At the onset of the 2010s, many reboots emerged, ranking among the highest-grossing films of the year. Movies like Tron: Legacy, The Karate Kid, Clash of the Titans, and Alice in Wonderland signaled a strong push toward the revival of existing properties, sparking a renewal of interest in the Jurassic saga. Those efforts culminated in 2012 when Rick Jaffa and Amanda Silver were hired to write as a brand new event began to take shape.
As the creative brains behind Rise of the Planet of the Apes, Jaffa and Silver had proven, with high proficiency, that they knew how to cultivate exciting new ideas within a pre-existing story template. Two years later, Colin Trevorrow was hired to direct a sequel that takes place on the same island 22 years after the original. Equipped with a director, a fresh story, and a catchy new title, the Jurassic World era was fast underway.
Stomping its way into theaters in the Summer of 2015, Jurassic World shattered a record for the biggest opening weekend in history, scoring $524 million on its first three days. Cranking the dial on Crichton’s original concept, the new saga breaks ground on a more enormous park with better funding and hungrier dinosaurs. Posing as an epic about the dangers of monetizing scientific progress, it holds a mirror up to Universal’s true intentions instead.
There was a gaping void beneath the spectacle of Jurassic World that was immediately felt by fans of the original.
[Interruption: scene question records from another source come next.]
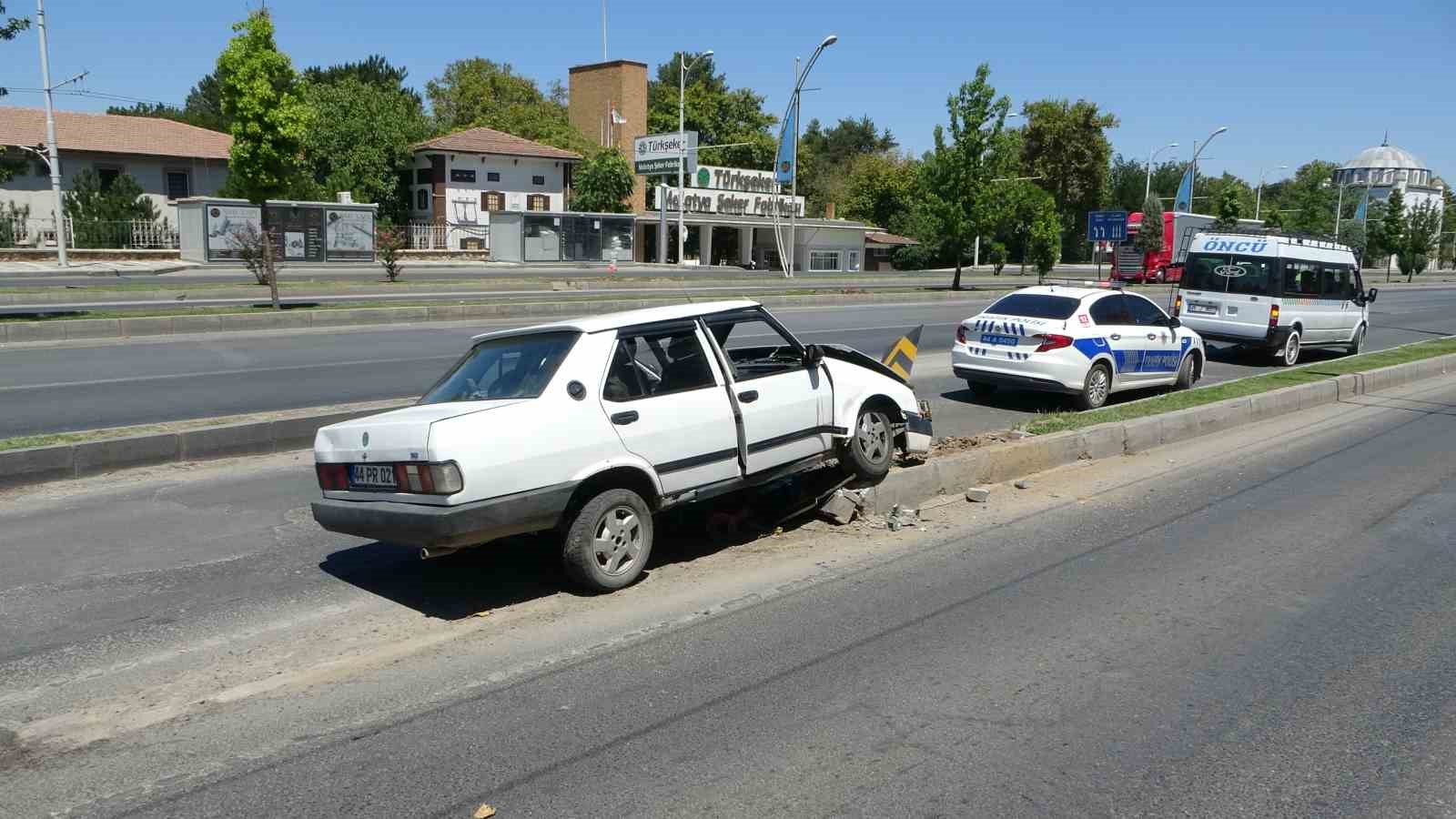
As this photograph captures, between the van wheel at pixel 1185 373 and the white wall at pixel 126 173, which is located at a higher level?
the white wall at pixel 126 173

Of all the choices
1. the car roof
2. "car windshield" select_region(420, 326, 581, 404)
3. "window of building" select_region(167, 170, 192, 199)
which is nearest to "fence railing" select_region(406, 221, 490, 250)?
A: "window of building" select_region(167, 170, 192, 199)

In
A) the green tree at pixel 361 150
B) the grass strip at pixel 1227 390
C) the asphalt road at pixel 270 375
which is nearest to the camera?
the grass strip at pixel 1227 390

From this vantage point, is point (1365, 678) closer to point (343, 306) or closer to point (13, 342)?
point (13, 342)

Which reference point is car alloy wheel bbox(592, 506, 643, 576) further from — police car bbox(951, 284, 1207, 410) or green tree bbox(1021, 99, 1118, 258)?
green tree bbox(1021, 99, 1118, 258)

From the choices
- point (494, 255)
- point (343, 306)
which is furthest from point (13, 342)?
point (494, 255)

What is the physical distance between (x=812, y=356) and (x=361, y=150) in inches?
2157

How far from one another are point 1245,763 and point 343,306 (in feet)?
73.6

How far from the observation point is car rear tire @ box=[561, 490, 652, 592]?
6.08 meters

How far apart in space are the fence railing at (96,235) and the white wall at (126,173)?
2.85 meters

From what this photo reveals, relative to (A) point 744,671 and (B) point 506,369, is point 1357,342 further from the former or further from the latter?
(A) point 744,671

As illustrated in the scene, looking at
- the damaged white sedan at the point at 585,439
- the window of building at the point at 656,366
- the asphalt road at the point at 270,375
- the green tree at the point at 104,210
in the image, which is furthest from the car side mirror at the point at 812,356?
the green tree at the point at 104,210

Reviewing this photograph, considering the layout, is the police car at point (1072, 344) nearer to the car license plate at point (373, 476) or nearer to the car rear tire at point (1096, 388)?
the car rear tire at point (1096, 388)

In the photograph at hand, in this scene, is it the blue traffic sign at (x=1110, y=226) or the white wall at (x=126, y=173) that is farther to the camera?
the white wall at (x=126, y=173)

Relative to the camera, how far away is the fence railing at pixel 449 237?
5319cm
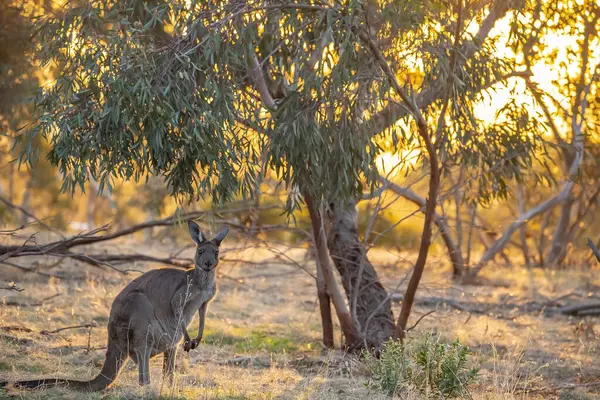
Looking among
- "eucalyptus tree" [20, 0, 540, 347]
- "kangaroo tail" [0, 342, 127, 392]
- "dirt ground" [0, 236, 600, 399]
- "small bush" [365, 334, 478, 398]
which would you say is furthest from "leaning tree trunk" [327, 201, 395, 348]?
"kangaroo tail" [0, 342, 127, 392]

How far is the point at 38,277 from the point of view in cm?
1324

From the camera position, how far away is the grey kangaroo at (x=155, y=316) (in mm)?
6551

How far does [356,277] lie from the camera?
9.61 metres

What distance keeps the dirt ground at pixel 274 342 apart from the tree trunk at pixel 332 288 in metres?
0.28

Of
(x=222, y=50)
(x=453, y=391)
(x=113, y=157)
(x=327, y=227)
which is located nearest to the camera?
(x=453, y=391)

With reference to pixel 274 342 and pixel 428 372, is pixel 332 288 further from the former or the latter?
pixel 428 372

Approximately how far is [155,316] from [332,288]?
2.82m

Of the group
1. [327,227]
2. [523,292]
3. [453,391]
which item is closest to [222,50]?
[327,227]

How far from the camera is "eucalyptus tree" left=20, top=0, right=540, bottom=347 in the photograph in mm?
7160

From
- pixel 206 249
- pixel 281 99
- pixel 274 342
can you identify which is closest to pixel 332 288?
pixel 274 342

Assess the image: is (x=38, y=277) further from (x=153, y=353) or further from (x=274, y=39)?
(x=153, y=353)

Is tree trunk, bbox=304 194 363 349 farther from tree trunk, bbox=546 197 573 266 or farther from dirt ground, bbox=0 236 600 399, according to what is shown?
tree trunk, bbox=546 197 573 266

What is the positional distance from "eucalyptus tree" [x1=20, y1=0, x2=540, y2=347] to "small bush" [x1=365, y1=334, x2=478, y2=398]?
1.68 meters

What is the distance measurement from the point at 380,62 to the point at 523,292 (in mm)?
8652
And while it featured some well-executed action sequences, it was undermined by its painfully generic inflection. Without philosophical conflict or intelligent characters, its purpose felt clouded and dubious, especially when considering its $150 million budget—more than triple the amount of its original. In making great money, the franchise had morphed into exactly what it fought against 22 years prior: a corporate conquest.
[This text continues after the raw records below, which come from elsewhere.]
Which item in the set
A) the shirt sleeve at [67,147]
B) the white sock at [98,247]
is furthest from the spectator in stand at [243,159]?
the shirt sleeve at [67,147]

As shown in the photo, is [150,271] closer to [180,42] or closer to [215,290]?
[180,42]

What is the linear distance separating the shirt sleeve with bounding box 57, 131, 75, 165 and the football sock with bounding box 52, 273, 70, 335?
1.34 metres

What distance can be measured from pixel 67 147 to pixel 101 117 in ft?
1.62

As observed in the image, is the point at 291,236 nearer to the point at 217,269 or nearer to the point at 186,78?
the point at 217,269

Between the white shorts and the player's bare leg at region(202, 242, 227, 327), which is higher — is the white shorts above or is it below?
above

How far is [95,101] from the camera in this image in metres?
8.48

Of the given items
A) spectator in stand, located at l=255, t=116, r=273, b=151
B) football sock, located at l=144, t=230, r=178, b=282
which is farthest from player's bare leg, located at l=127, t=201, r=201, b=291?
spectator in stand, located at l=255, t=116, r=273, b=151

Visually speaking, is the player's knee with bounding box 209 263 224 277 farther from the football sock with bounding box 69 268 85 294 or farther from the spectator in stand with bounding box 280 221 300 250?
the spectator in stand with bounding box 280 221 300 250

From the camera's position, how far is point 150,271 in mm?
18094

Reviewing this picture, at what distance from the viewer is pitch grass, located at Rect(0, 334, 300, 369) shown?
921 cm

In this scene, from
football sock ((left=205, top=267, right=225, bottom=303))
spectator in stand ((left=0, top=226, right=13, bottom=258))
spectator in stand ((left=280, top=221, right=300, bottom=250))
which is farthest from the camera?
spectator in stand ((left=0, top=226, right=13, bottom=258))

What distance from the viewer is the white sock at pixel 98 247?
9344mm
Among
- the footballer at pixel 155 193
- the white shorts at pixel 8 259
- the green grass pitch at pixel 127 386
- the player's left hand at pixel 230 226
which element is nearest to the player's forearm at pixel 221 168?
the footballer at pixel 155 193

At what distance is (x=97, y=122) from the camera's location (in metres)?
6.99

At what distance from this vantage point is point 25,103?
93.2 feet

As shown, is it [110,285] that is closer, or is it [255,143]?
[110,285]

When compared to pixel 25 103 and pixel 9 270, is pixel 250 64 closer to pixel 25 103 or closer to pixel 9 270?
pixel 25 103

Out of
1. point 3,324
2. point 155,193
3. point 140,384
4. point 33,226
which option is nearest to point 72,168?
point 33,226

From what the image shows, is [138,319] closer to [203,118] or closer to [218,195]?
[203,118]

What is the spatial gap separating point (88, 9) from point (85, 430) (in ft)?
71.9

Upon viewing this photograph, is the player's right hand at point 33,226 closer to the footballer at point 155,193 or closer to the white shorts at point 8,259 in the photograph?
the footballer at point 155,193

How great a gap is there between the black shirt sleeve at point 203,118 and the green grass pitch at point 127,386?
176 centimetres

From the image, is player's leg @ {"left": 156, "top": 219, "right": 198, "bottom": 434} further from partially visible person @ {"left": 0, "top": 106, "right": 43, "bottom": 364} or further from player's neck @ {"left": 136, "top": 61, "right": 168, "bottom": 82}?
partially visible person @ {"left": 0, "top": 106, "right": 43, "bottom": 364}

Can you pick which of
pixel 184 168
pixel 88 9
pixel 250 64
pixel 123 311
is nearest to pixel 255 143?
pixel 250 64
“Your scientists were so preoccupied with whether they could, they didn’t stop to think if they should.”
Dr. Ian Malcolm | Jurassic Park
After the success of Jurassic World, Universal seized their chance at a brand new trilogy that would expand the adventure beyond park walls. With the backing of a worldwide marketing strategy, the studio buckled down for Fallen Kingdom and Dominion, two blockbusters that sought box office domination on a wide global scale.
Two films and $700 million later, Jurassic Park became a full-fledged paradox; what was once a seismic premonition of Utopian enterprise was now a symbol of it. From its baffling plotlines to the cheap fan service, the franchise adopted newfound transparency about its capitalistic endeavors as a bloated shell of its original predecessor.
In spite of its many flaws, Jurassic World’s profitability is a benchmark of the culture we’ve built around sequels. As original ideas become more of a niche concept, studios are less willing to fund smaller stories with unproven potential. For a guaranteed buck, they’d rather resurrect nostalgic properties with no regard for sanctity. In the best-case scenario, movies like Top Gun: Maverick can exist on their own merit as a superbly crafted thrill ride. Instead, Universal’s premier franchise is a lumbering saga that enforces the argument against reviving old properties: sometimes what is dead should stay dead.